No English chronicler mentions the presence of King Olaf the Saint in England; but the two churches dedicated to him at either end of London Bridge, where his greatest deed was wrought, testify to the gratitude of the London citizens towards the viking chief who rescued their city from the Danes, and brought back the king of their own race towards whom their loyalty was so unswerving.

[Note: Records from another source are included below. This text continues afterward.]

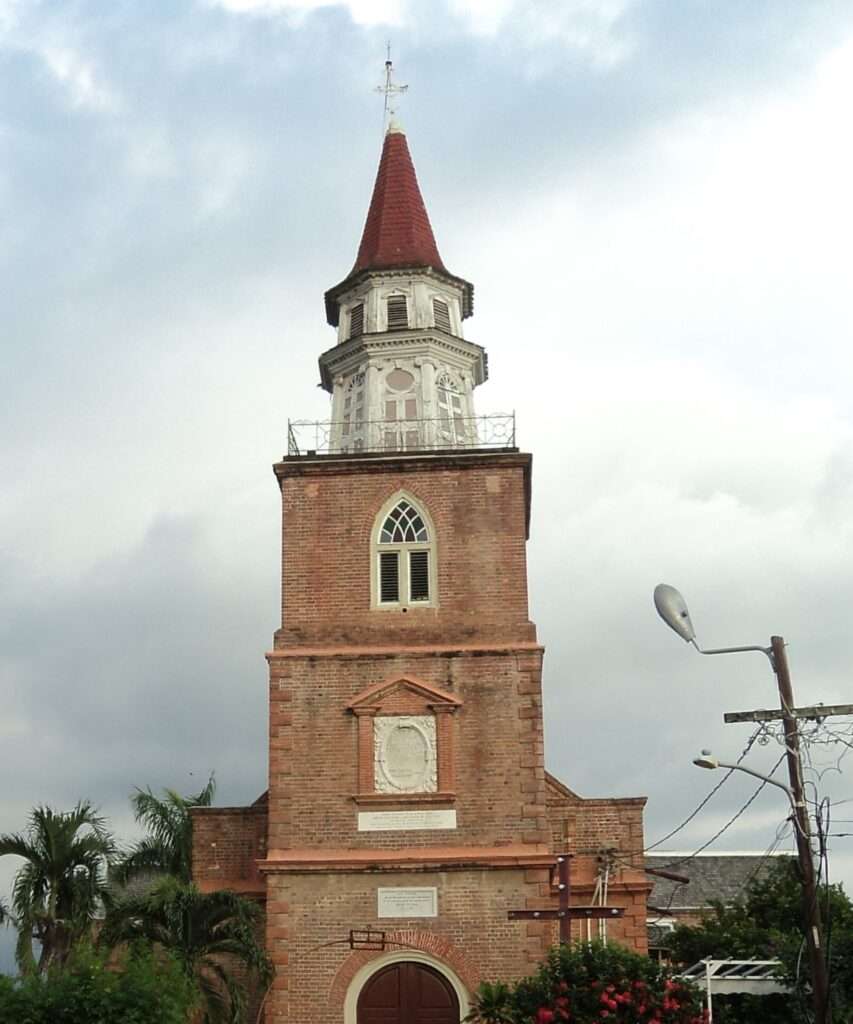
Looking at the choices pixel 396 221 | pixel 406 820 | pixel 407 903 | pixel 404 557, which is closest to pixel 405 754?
pixel 406 820

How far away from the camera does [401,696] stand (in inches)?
1007

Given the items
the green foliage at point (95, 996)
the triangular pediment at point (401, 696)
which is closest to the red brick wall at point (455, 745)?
the triangular pediment at point (401, 696)

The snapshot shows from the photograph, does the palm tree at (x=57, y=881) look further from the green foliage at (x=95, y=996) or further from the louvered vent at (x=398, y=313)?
the louvered vent at (x=398, y=313)

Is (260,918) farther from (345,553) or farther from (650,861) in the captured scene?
(650,861)

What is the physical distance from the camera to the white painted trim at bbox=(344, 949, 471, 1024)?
940 inches

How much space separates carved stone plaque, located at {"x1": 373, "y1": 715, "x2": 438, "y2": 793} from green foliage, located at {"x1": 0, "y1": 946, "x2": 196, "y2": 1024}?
6.09 m

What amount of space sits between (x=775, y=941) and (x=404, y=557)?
12.5 metres

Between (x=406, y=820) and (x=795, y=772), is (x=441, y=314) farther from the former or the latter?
(x=795, y=772)

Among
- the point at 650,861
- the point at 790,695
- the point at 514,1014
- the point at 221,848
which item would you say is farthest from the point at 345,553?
the point at 650,861

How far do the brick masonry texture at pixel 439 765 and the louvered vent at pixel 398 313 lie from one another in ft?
12.4

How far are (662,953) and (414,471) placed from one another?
18.9 m

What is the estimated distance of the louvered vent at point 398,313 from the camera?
2956 cm

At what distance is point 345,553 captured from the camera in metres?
26.8

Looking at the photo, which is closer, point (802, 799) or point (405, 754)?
point (802, 799)
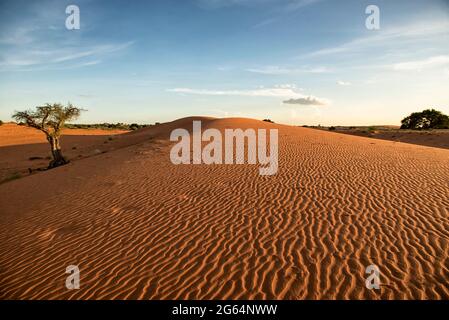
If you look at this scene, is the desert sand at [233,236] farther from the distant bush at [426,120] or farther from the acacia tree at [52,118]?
the distant bush at [426,120]

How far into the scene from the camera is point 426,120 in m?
56.0

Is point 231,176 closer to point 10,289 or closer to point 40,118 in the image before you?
point 10,289

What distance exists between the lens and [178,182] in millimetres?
11281

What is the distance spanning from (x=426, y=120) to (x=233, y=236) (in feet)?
215

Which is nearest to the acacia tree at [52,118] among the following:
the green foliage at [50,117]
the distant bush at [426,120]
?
the green foliage at [50,117]

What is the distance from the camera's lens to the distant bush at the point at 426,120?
175 ft

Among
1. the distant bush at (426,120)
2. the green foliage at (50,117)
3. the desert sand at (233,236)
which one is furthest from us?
the distant bush at (426,120)

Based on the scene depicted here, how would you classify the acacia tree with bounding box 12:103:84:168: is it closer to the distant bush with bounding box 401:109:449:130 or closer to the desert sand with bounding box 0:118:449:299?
the desert sand with bounding box 0:118:449:299

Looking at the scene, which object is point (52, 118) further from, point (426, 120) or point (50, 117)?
point (426, 120)

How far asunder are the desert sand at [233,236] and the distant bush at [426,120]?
Answer: 5329cm

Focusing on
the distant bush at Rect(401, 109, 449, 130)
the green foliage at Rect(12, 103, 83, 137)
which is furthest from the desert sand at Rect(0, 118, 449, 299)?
the distant bush at Rect(401, 109, 449, 130)

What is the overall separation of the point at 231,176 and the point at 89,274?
7296mm

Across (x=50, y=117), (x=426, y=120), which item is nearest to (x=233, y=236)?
(x=50, y=117)
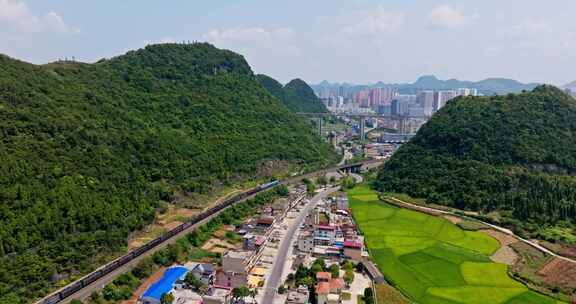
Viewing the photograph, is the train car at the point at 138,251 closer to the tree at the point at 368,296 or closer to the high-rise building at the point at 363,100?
the tree at the point at 368,296

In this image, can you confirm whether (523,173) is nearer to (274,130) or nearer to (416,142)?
(416,142)

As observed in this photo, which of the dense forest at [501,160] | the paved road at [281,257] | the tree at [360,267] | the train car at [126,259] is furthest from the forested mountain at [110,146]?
the dense forest at [501,160]

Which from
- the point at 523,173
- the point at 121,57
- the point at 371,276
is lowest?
the point at 371,276

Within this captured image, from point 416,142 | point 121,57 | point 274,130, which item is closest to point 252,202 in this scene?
point 274,130

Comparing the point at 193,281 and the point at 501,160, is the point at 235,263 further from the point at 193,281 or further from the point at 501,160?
the point at 501,160

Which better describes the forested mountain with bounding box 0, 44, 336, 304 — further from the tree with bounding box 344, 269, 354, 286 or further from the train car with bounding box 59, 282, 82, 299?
the tree with bounding box 344, 269, 354, 286

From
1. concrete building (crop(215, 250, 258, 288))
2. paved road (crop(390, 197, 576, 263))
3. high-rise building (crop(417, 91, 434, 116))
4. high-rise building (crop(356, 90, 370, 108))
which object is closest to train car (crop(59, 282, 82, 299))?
concrete building (crop(215, 250, 258, 288))
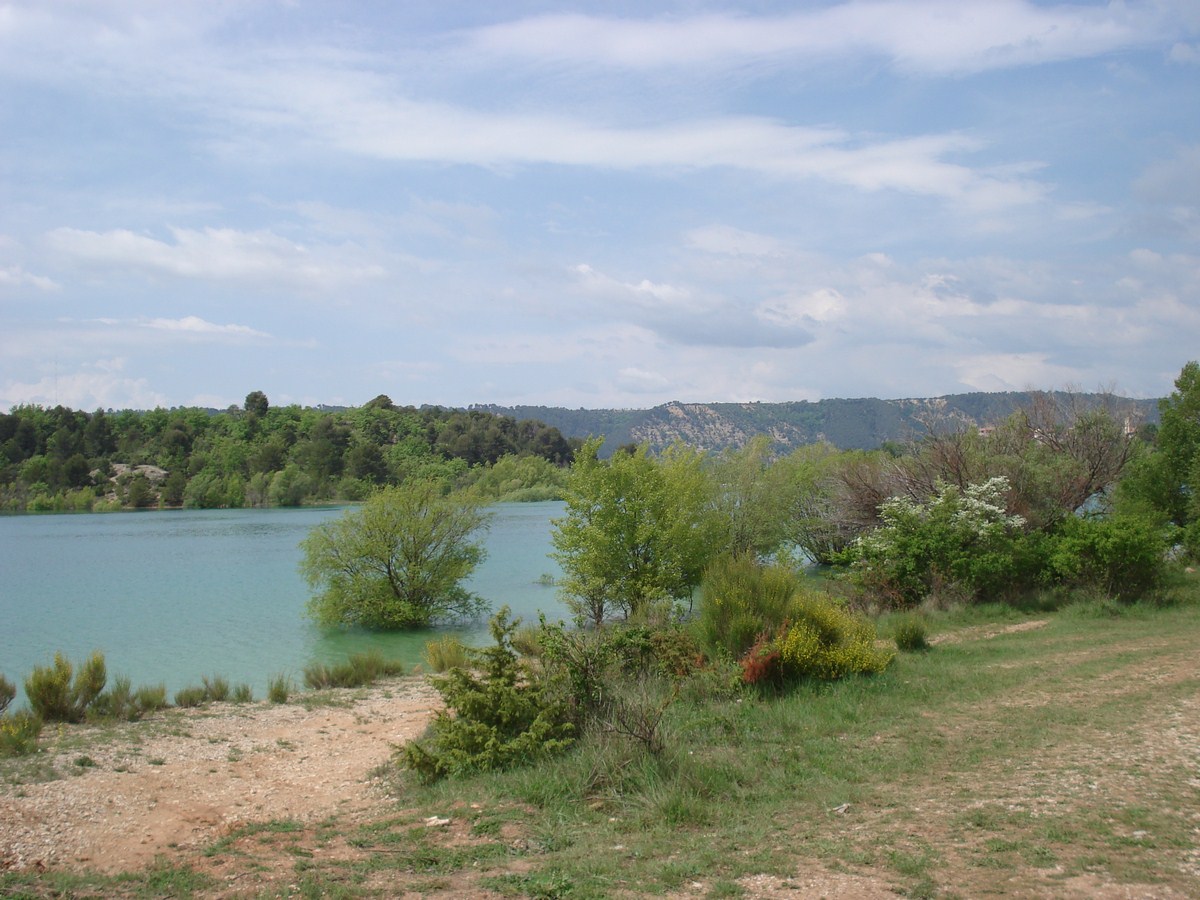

The deeds of King Olaf recorded in this story of his kinsman are therefore from the Norse "Saga of King Olaf the Holy," and the various incidents are assigned as nearly as may be to their place in the sequence of events given from the death of Swein to the accession of Cnut, in the contemporary Anglo-Saxon Chronicle, which is our most reliable authority for the period.
The place where King Olaf fought his seventh battle, "Ringmereheath in Ulfkyl's land," is doubtful. To have localized it, therefore, on a traditional battlefield in Suffolk, where a mound and field names point to a severe forgotten fight in the line which a southern invader would take between Colchester and Sudbury, may be pardonable for the purposes of Redwald's story.
With regard to other historic incidents in the tale, some are from the Danish "Knytlinga" and "Jomsvikinga" Sagas, which alone give us the age of Cnut on his accession to the throne, and recount the interception of Queen Emma by Thorkel's men on her projected flight. In the ordinary course of history the age of the wise king is disregarded, and the doings of the three great jarls are naturally enough credited to him, for after the first few years of confusion have been passed over, he takes his place as the greatest of our rulers since Alfred, and his age is forgotten in his wonderful policy.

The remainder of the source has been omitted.